Esp incorporates support for the GEOS object-oriented programming environment. It provides routines to let you send messages and manipulate objects. Furthermore, all GEOS kernel routines and system libraries may be called from either Goc or Esp code. Thus, programming in Esp is very much like programming in Goc. The routines are written in a different language, but they fit together into a program in much the same way that Goc routines do.

In addition to Esp, this SDK provides a special User-Interface Compiler (UIC). The UIC generates object-blocks for assembly applications. It reads source files written in the GEOS-specific language Espire, and creates special resources that Glue can incorporate into GEOS applications. If you write applications in assembly language, you will use the UIC to create objects and object blocks at compile time.

Many of the sample applications provided with this SDK have been written twice: once in Goc (in the APPL/SDK_C directory), and once in Esp (in the APPL/SDK_ASM directory). These sample applications are an excellent way to familiarize yourself with Esp; you can see how the same task is accomplished in Goc and Esp. In particular, they will let you compare Esp and Goc techniques for creating structures and classes, and compare Goc and Espire techniques for creating objects and classes.

1.2 Should I Use Esp?

Not everyone will want to use Esp. For many programmers, assembly language is much harder to use than high-level languages like Goc. You may not find the gains in program efficiency worth this extra effort.

There are some cases when you should consider using Esp. Firstly, if you are very familiar with 80x86 assembly language, and feel as comfortable with it as with C, you may prefer to write your programs in Esp. Once you’ve written a few programs, you may find Esp as easy a language to work with as Goc.

Secondly, if you are writing computation-intensive programs, you may find that they are running too slowly (especially if you are writing them for GEOS platforms with less processing power). In these cases, you may wish to rewrite the programs in Esp. Alternatively, you may choose to put the most memory-intensive routines in special “Esp resources”; you can write those routines in Esp, while writing the rest of the application in Goc.

Thirdly, if you are writing a library that will be used by many different applications, you may wish to write that library in Esp. If it is a routine library, you will merely need to write Esp routines that conform to C pass-and-return conventions; then any application, whether written in Goc or in Esp, will be able to call those routines. Similarly, if the library defines new object classes, you can write the message handlers in Esp; any application that uses those objects will be able to take advantage of the added efficiency of Esp, even if the application is written in Goc.

1.3 Roadmap to the Esp Book

The Esp book is fairly short. This is because its main role is to help you integrate knowledge you already have. You should already know how to program for GEOS, and how to program in non-GEOS assembly language for the 80x86; this book tells you how to combine this knowledge, and describes the special features of Esp.

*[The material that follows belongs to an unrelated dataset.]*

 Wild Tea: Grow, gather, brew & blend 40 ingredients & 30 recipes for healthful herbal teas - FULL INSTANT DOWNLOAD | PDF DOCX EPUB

The book has the following chapters:

  1. Introduction to Esp (this chapter)
    This chapter gives a brief overview of Esp, the GEOS assembly language, and of this book.

  2. Esp Basics
    This chapter describes the basic syntactic differences between Esp and other 80x86 assembly languages (such as MASM). It also describes the basic ground rules for programming in assembly in the GEOS environment.

  3. Routine Writing
    This chapter describes how to write routines in Esp. It discusses Esp’s special features that make routine-writing simpler and more uniform, by taking care of such chores as creating local variables, managing stack frames, etc. It also discusses how to write handlers and send messages in Esp.

  4. The UI Compiler
    This chapter describes the GEOS User-Interface Compiler (UIC), a special utility that compiles Esp object blocks. You will need to use UIC if you are writing an Esp application that has any objects created at compile-time.

The book also contains an appendix which describes, briefly, how to incorporate Esp resources into a Goc application.

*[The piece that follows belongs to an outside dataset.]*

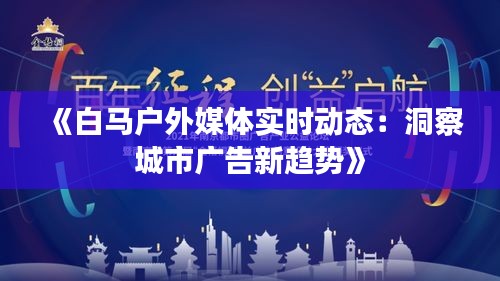 《白馬戶外媒體實(shí)時(shí)動(dòng)態(tài)：洞察城市廣告新趨勢》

When you are ready to start programming, you will want to consult the Assembly Reference for Esp API of GEOS routines and structures and to consult the PCGEOS\INCLUDE*.DEF and *.UIH files for assembly information about GEOS object classes. To find out a message’s pass and return parameters, see the class’s .def file; for more generic information about a message, you can see its (Goc) reference entry in the Objects book.